Quick Bite | OECD on “Confronting inflation and low growth”
October 04th, 2023 | Article
By: Paul Zwi
On 19 September, the OECD released its Economic Outlook (Interim Report, September 2023) which is very briefly summarised below. In essence, it says that the global economy proved more resilient than expected in the first half of 2023, but the growth outlook remains weak. With monetary policy becoming increasingly visible and a weaker-than-expected recovery in China, global growth in 2024 is projected to be lower than in 2023. Annual global GDP growth is now expected to slow from 3% this year to 2.7% in 2024.
It further notes that while headline inflation has been declining, core inflation remains persistent, driven by the services sector and still relatively tight labour markets. Risks continue to be tilted to the downside. Inflation could continue to prove more persistent than anticipated, with further disruptions to energy and food markets still possible. A sharper slowdown in China would drag on growth around the world even further. Public debt remains elevated in many countries.
We pick out some of the key charts from the report for your attention and interest.
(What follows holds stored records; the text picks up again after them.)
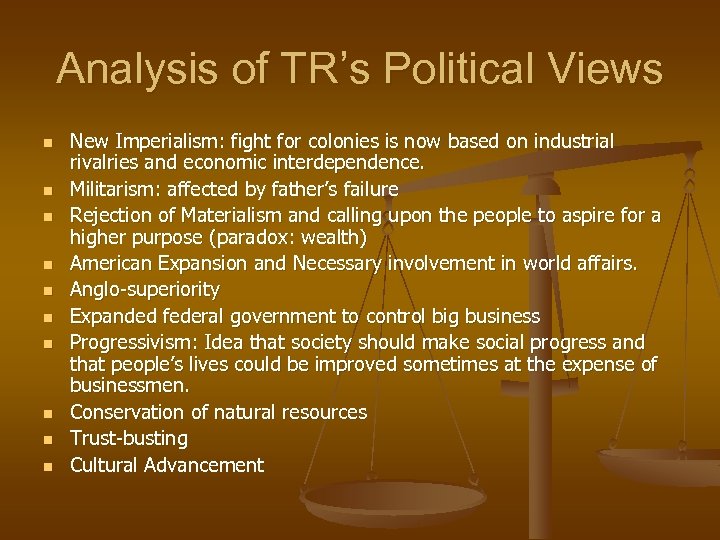 Analysis of TR’s Political Views

- New Imperialism: fight for colonies is now based on industrial rivalries and economic interdependence.
- Militarism: affected by father’s failure
- Rejection of Materialism and calling upon the people to aspire for a higher purpose (paradox: wealth)
- American Expansion and Necessary involvement in world affairs.
- Anglo-superiority
- Expanded federal government to control big business
- Progressivism: Idea that society should make social progress and that people’s lives could be improved sometimes at the expense of businessmen.
- Conservation of natural resources
- Trust-busting
- Cultural Advancement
The report’s key message is pretty much as expected, and echoes the views recently articulated by the US Federal Reserve’s recent working paper on the history of inflation shocks. Broadly stated, the message is as follows: “Monetary policy needs to remain restrictive until there are clear signs that underlying inflationary pressures are durably lowered, with near-term inflation expectations moderating further and excess resource pressures fading in labour and product markets. This is likely to limit scope for any policy rate reductions until well into 2024 in most advanced economies. Some additional rate rises could still be needed where underlying inflation pressures are particularly persistent, but policy rates appear to be at or close to their peak in most economies. In the event of additional financial market stress, full use should be made of the financial policy instruments available to central banks to enhance liquidity and minimise contagion risks.”